- **WORK REQUEST 1**: Repeat word for word the stretch of the pmwiki-users message from "These are excellent" through "a long time.".
- **WORK REQUEST 2**: According to the pmwiki-users message, in what form do the PmCal and WikiCalendar recipes produce page names?

[pmwiki-users] Conditional Directive based on time - standards

Neil Herber nospam at eton.ca
Thu Oct 13 10:47:33 CDT 2005


My comments interspersed below ...

At 2005-10-13  10:04 AM -0500, Patrick R. Michaud is rumored to have said:
>AFAIK, both of the existing calendar recipes (PmCal and WikiCalendar)
>produces page names in the form yyyymmdd, so I think we ought to
>stick with that format, or at least make sure it's allowed.  In
>particular, it might be nice to be able to write something like
>
>     (:if date {$Name}:) Today's events: (:if:)
>
>so that "Today's events" only displays on the page corresponding to
>the current date.
>
>However, I don't have a problem with setting the date code to
>ignore non-digit characters altogether, so that one can write any
>of 20051014, 2005-10-14, 2005/10/14, or 2005.10.14 and have things
>work out correctly.

For all the obvious benefits, I use ISO-formatted dates whenever 
possible. To conserve space I use 20051013. To make things more 
readable, I use 2005-10-13. If either or both worked, that would be great.

At the risk of creeping featuritis, perhaps there could be a 
(:datespaced:) directive that could convert 20051013 to 2005-10-13 
for display. Not sure how to distinguish between dates and other sets 
of numbers ....

>To be consistent with the (:include:) markup, I'm also thinking that
>we should specify ranges with "..", thus
>
>     (:if date 20051014..20051020:)    Oct 14 through Oct 20
>     (:if date 20051014..:)            On or after Oct 14
>     (:if date ..20051020:)            On or before Oct 20

These are excellent - compact, easy to read, and unambiguous.

>I'm not yet a big fan of the "before", "after", "future", "past",
>"between", etc. keywords--I don't think they're obvious on their
>face and still require explanation.  (We can always add keyword-based
>times later if we decide we need them.)

In English, time related keywords are horribly ambiguous. I would 
ignore them for a long time.

>I like offset dates--i.e.,  "+30days", "+2months", "+1year",
>but they may be left for the second iteration of the code.
>The interpretation of something like "20051005..+10days"
>should probably be "ten days starting with Oct 5", thus "Oct 5
>through Oct 14".

- **RECORDS SHOWN**:

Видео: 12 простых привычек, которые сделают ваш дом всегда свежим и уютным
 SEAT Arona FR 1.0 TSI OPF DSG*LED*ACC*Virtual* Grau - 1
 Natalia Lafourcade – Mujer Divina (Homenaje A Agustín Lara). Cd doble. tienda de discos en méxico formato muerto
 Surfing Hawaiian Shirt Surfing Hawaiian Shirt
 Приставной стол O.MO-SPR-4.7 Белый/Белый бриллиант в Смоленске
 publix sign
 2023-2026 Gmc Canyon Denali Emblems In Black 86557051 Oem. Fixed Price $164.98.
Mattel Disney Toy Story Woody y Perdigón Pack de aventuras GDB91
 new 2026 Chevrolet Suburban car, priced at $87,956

- **RESPONSE AREA 1**:
These are excellent - compact, easy to read, and unambiguous.

>I'm not yet a big fan of the "before", "after", "future", "past",
>"between", etc. keywords--I don't think they're obvious on their
>face and still require explanation.  (We can always add keyword-based
>times later if we decide we need them.)

In English, time related keywords are horribly ambiguous. I would 
ignore them for a long time.

- **RESPONSE AREA 2**: They produce page names in the form yyyymmdd.